Washington, DC the base of the most powerful government on earth. It’s also home to 690,000 people — and 29 obscure algorithms that define their lives. City agencies use automation to screen housing applicants, predict recidivism, detect food aid fraud, determine the likelihood of a high school dropout, inform sentencing decisions for young people, and more.
This snapshot of semi-automated urban life comes from a new report by the Electronic Privacy Information Center (EPIC). The nonprofit spent 14 months investigating the city’s use of algorithms and found they were in use by 20 agencies, with more than a third working in police or criminal justice. For many systems, city agencies do not provide complete information about how their technology has operated and been used. The project team concluded that the city was likely using even more algorithms that they were unable to uncover.
The findings are notable outside of D.C. because they add to the evidence that many cities have quietly put bureaucratic algorithms to work in their departments, where they can help make decisions that affect citizens’ lives.
Government agencies often turn to automation in hopes of improving efficiency or objectivity in bureaucratic processes, but citizens often find it difficult to know what they’re doing, and some systems have been found to discriminate and lead to decisions that cost lives. In Michigan, an unemployment fraud detection algorithm produced 40,000 false fraud allegations with a 93 percent error rate. A 2020 analysis by Stanford University and New York University found that nearly half of federal agencies use some type of automated decision-making system.
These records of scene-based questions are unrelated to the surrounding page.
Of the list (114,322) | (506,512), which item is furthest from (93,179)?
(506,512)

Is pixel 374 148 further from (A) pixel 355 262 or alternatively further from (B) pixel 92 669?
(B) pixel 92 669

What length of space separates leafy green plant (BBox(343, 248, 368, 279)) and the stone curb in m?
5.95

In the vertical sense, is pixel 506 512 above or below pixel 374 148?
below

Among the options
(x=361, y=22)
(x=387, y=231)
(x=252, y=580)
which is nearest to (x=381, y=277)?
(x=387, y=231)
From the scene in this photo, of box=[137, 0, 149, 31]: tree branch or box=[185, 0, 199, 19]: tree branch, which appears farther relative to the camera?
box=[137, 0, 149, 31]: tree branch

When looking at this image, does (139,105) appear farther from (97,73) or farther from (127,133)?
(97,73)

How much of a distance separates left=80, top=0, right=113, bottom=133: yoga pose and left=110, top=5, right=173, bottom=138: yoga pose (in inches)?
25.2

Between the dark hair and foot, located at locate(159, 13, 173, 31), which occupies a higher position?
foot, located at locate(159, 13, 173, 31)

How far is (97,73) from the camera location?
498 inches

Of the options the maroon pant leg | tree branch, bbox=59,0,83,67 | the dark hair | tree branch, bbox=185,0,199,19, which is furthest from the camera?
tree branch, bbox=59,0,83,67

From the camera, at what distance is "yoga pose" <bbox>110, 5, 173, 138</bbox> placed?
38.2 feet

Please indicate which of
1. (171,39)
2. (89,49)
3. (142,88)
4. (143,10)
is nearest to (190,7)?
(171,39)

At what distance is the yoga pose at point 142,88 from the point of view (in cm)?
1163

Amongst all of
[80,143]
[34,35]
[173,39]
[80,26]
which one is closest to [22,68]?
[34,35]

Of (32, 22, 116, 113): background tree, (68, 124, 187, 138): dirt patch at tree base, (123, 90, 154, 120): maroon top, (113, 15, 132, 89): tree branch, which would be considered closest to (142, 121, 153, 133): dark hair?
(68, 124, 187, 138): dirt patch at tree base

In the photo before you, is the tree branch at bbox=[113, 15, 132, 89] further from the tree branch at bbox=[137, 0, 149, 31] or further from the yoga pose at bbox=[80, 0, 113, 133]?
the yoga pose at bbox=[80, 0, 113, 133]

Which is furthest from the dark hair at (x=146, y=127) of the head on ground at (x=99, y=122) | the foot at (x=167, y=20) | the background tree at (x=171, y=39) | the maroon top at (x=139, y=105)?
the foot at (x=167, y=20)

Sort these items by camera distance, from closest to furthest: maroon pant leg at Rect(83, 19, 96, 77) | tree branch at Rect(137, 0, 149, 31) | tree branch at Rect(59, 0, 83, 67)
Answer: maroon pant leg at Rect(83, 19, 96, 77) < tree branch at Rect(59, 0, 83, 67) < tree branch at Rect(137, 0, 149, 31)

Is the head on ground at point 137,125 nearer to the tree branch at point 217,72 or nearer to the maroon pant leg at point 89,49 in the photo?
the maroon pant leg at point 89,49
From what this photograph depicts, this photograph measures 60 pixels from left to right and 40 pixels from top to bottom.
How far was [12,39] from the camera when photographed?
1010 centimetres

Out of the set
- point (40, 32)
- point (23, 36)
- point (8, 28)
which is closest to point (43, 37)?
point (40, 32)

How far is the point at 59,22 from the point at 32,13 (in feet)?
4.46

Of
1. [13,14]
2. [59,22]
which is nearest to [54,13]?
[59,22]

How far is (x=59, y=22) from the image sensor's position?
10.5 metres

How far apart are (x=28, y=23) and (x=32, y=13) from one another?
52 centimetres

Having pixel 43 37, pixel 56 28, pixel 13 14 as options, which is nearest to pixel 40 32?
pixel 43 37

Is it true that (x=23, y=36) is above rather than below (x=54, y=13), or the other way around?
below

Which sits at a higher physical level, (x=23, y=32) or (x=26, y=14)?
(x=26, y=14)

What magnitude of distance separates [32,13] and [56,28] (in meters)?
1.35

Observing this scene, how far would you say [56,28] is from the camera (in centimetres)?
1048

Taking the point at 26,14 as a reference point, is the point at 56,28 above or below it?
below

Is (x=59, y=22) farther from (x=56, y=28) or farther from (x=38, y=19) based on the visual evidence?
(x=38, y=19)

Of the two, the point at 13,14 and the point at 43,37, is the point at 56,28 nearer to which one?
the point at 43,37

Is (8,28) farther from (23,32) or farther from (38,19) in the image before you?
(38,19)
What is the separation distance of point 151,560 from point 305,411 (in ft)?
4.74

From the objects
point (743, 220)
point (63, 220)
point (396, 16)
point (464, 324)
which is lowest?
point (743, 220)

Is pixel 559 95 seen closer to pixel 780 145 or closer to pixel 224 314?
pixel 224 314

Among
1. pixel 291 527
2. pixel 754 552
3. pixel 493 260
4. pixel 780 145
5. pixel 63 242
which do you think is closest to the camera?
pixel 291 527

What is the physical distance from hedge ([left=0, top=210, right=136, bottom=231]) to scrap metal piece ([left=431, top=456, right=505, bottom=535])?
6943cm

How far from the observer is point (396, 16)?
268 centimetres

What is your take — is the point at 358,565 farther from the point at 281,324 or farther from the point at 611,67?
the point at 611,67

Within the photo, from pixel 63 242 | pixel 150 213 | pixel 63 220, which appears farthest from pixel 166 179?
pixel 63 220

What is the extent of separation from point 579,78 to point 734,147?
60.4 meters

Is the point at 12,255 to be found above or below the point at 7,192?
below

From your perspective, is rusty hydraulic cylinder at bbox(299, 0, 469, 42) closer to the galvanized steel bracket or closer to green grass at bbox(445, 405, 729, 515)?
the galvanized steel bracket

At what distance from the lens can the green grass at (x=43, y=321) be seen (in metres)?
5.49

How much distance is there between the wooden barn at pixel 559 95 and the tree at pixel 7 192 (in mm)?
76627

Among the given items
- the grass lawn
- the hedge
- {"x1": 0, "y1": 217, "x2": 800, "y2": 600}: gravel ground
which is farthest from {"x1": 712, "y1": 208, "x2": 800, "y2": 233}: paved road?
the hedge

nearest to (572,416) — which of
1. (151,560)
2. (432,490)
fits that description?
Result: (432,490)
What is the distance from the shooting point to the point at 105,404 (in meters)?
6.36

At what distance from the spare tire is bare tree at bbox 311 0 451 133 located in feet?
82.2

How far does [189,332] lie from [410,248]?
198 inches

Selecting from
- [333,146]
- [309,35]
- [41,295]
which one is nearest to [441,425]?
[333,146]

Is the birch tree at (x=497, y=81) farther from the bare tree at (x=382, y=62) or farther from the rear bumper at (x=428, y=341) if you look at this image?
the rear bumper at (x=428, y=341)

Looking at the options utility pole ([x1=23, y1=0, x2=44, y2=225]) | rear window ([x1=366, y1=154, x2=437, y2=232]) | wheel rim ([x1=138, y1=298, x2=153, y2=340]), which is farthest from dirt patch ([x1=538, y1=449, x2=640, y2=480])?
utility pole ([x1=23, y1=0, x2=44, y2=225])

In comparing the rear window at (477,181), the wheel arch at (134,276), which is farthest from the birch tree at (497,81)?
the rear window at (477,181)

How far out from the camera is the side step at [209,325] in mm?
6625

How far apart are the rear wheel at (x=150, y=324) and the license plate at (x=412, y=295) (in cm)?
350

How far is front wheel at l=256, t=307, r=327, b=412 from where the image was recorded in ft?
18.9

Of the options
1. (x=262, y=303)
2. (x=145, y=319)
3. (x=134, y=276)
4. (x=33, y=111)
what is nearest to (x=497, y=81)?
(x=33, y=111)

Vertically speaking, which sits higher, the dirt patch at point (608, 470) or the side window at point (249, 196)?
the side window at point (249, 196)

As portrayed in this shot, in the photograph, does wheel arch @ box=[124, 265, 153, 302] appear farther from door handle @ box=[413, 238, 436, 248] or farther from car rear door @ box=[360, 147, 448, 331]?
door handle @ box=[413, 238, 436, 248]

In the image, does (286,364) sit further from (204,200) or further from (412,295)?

EPIC took a deep dive into the use of algorithms in one city to shed light on how they can impact citizens’ lives and encourage people elsewhere to do similar exercises. Ben Winters, who directs the nonprofit’s work on AI and human rights, says Washington was chosen in part because roughly half of the city’s residents identify as black.
“More often than not, automated decision-making systems have a disproportionate impact on black communities,” says Winters. The project found evidence that automated traffic cameras are disproportionately located in areas with higher black populations.
Cities with significant black populations have recently played a central role in campaigns against municipal algorithms, particularly in the police. Detroit became the epicenter of the facial recognition debate following the false arrests of Robert Williams and Michael Oliver in 2019 after algorithms mistakenly identified them. In 2015, the deployment of facial recognition in Baltimore following the police death of Freddie Gray led to one of the first congressional investigations into law enforcement use of the technology.
EPIC searched the algorithms, seeking public disclosures by city agencies, and filed public records requests seeking contracts, data sharing agreements, privacy impact assessments and other information. Six of the 12 city agencies responded by sharing documents such as a $295,000 contract with Thomson Reuters-owned Pondera Systems, which makes fraud detection software called FraudCaster that is used to screen food aid applicants. Earlier this year, California officials found that more than half of the state’s 1.1 million reports that Pondera’s software was flagged as suspicious were actually legitimate.